### Your tasks
• 1. In the 2020 year-end headlines piece below, how many surveillance cameras does France have in its streets?
• 2. Please continue the 2020 year-end headlines piece below, picking up after its final sentence.

### Selected excerpt

Headlines You Won’t See in the Mainstream Year-End Reviews 2020
“Social media followers find a novel way to lose their shit”
Congratulations, you’re “that Guy” if you lost your shit and raced out to buy a life’s supply of toilette paper in response to the Novel Corona virus. That’s right, we saw a real global pandemic blossom into a surreal world zombie apocalypse as herds of braindead social media “followers” were lining up everywhere to buy shitloads of bum-wad. Stupid is as stupid does when you, and the trends you have become accustomed/conditioned to following, are that full of shit. For the record, the novel corona virus has nothing to do with your anal retentiveness (or lack thereof). Just because you dub yourself an early adopter, you are still a follower, so if you have any self-respect whatsoever, you should at least take a good hard look at who you are following and especially how full of shit they or their claims may be.
“It’s only Fake News until Reality TV gets hurt.”
Shit gets real when the reality of a potential global pandemic finally hits America’s soft underbelly as production of the Great Race is suspended and a different great race to the bottom commences on Wall Street and other stock markets around the world. Even America’s Reality TV Star (and Fake News Orgasmatron)-in-Chief is forced to contradict his signature fake news response to this latest issue in an attempt to make Reality TV (and his own hopes of re-election) Great Again.
My “Blowhard is as Blowhard Does” award goes to the Dodder (and his great wall).
“The French Disconnection”
There is a clear case of “do as we say not as we do” developing in France when their government sees a worldwide pandemic of protests sparked by viral videos of police brutality and shootings as merely a symptom of a more fundamental problem. Their solution? The French will make it illegal for citizens to film police officers. Brilliant! Even before the bill is passed, there is already evidence of its potential effectiveness as there are no longer thousands in the streets protesting police brutality (because there are now tens of thousands in their streets protesting the proposed law). Fortunately for their camera shy gendarme, the French have 1.65 million surveillance cameras in their streets to film that filthy rabble. Screw the cake, let them eat pepper (with a whiff tear gas).

### Dataset section

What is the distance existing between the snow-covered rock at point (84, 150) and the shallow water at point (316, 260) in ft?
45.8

### Your responses
• 1. 1.65 million.

• 2.
In a related story: “Who were those masked men?”
“No-one is useless, they can always be used as a bad example”
As the world attempts to improvise and overcome a global pandemic, America’s Megalomaniac-in-Chief and self-proclaimed war president remains steadfast and reluctant to change anything especially his “it’s all about me” brand of leadership by example. It’s a good news, bad news story when he initially enjoys an approval rating of 49% with the American public (the highest of his four year presidency), alas it is common for Americans to rally to their president during times of crises, and it must gall him that, by comparison (and we know Mr. Least Racist President Except Maybe Lincoln is all about comparisons and superlatives), George Bush Jr. enjoyed a 90% approval rating after the 9/11 attacks.
“Stiff opposition to critics of the Alberta oilsands otter beware!”
“To kill the messenger in China, you have to double tap”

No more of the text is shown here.